# Salutations



## rewritedrums (Sep 21, 2006)

I AM A HALLOWEEN FREAK..used to be a member...lost password though  I am "kevin" that "ERICK with No k" always talks about...and work/build stuff in my local haunt "the spooky walk" www.spookywalk.com And overall, will post alot...so nice to meet everyone..


----------



## Johnny Thunder (Feb 24, 2006)

welcome :devil:


----------



## ScareFX (Aug 18, 2004)

Wecome back rewritedrums.


----------



## Dr Morbius (Sep 21, 2004)

Wb! Glad to have you with us.


----------



## scareme (Aug 29, 2006)

Welcome, you're among your own kind here. We're all freaks.


----------



## DeadSpider (Feb 3, 2006)

welcome back!


----------



## Frighteners Entertainment (Jan 24, 2006)

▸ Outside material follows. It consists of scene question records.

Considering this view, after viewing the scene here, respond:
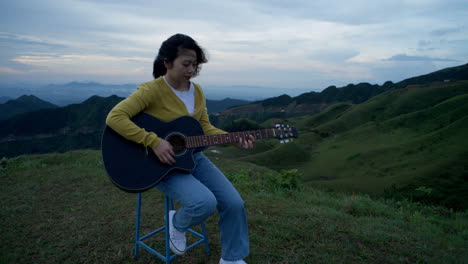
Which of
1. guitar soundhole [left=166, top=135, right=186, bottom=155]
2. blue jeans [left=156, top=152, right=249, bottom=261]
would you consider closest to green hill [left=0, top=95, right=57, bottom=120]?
guitar soundhole [left=166, top=135, right=186, bottom=155]

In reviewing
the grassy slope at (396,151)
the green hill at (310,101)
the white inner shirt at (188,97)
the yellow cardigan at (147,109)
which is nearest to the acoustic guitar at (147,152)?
the yellow cardigan at (147,109)

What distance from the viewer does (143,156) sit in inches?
128

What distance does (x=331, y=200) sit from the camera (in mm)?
6602

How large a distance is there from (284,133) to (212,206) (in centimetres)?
167

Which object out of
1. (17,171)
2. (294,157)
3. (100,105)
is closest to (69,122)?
(100,105)

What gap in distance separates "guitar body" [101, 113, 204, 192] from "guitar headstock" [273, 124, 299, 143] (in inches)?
47.4

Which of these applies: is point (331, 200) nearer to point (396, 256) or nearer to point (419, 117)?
point (396, 256)

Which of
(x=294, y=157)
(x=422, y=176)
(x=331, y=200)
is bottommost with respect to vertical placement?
(x=294, y=157)

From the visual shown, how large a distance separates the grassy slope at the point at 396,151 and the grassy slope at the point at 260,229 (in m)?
1.84

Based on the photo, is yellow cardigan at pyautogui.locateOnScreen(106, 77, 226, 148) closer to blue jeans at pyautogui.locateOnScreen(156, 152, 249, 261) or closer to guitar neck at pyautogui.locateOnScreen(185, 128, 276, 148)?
guitar neck at pyautogui.locateOnScreen(185, 128, 276, 148)

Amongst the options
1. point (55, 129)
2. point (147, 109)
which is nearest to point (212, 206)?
point (147, 109)

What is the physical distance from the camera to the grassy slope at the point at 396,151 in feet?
69.6

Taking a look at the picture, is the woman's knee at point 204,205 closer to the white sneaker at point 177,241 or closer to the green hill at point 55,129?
the white sneaker at point 177,241

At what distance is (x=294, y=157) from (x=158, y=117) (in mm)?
43139
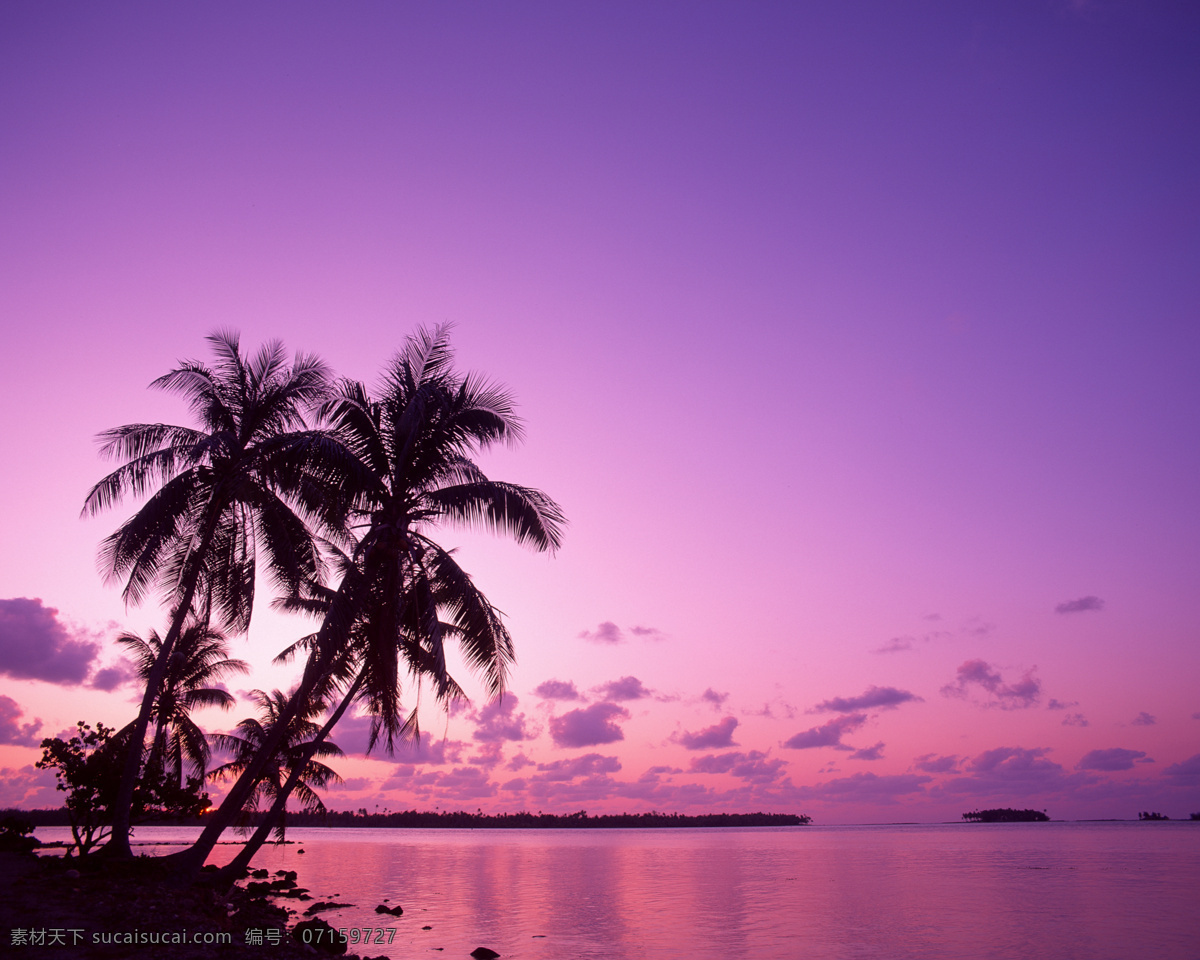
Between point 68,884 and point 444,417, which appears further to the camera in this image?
point 444,417

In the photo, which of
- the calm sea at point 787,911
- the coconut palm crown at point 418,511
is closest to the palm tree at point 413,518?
the coconut palm crown at point 418,511

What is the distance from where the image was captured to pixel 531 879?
41.6 m

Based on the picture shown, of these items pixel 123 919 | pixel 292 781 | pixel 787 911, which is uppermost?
pixel 292 781

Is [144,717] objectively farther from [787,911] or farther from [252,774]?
[787,911]

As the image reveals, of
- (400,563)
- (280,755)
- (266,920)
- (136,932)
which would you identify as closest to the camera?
(136,932)

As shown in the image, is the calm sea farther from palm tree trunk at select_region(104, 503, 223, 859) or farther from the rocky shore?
palm tree trunk at select_region(104, 503, 223, 859)

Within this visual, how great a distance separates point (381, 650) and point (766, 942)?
1271 cm

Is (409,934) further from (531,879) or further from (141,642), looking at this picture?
(531,879)

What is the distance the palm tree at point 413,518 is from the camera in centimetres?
1659

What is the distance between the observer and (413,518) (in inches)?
694

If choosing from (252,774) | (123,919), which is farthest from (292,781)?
(123,919)

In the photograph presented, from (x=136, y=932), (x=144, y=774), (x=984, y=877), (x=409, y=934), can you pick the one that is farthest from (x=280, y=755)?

Total coolness, glad to have you here!!!


----------



## otherworldly (Jul 25, 2006)

Nice to meet you!


----------



## Zombie-F (Apr 12, 2004)

Just curious, why didn't you use the password reset function to reset the password?

In any event, welcome back to the forums.


----------



## Vlad (Aug 2, 2005)

Welcome Kevin.


----------



## Wyatt Furr (Jun 5, 2006)

welcome and Howdy


----------



## grapegrl (Jan 3, 2006)

Hello and welcome back!


----------



## Wildomar (Aug 30, 2006)

Welcome back!


----------



## Death's Door (Mar 22, 2006)

Welcome rewritedrums!!!


----------



## NickG (Sep 12, 2006)

re-aloha.


----------



## Eric Striffler (May 6, 2006)

*Hey*

What's up Kevin?
Post more often!
Haha.


----------



## DeathTouch (Sep 6, 2005)

Welcome. I too used to be Fred the Vampire. Then I re-rolled my charater and got more hit points. Now I am Deathtouch.


----------



## morgan8586 (Aug 30, 2006)

Howdy


----------



## slimy (Jul 12, 2006)

DT, YOU were Fred the Vampire?!?!?!?!?!?!?! Oh my god, you owe me $20!!!!!

Welcome to the board by the way Mr. rewritedrums.


----------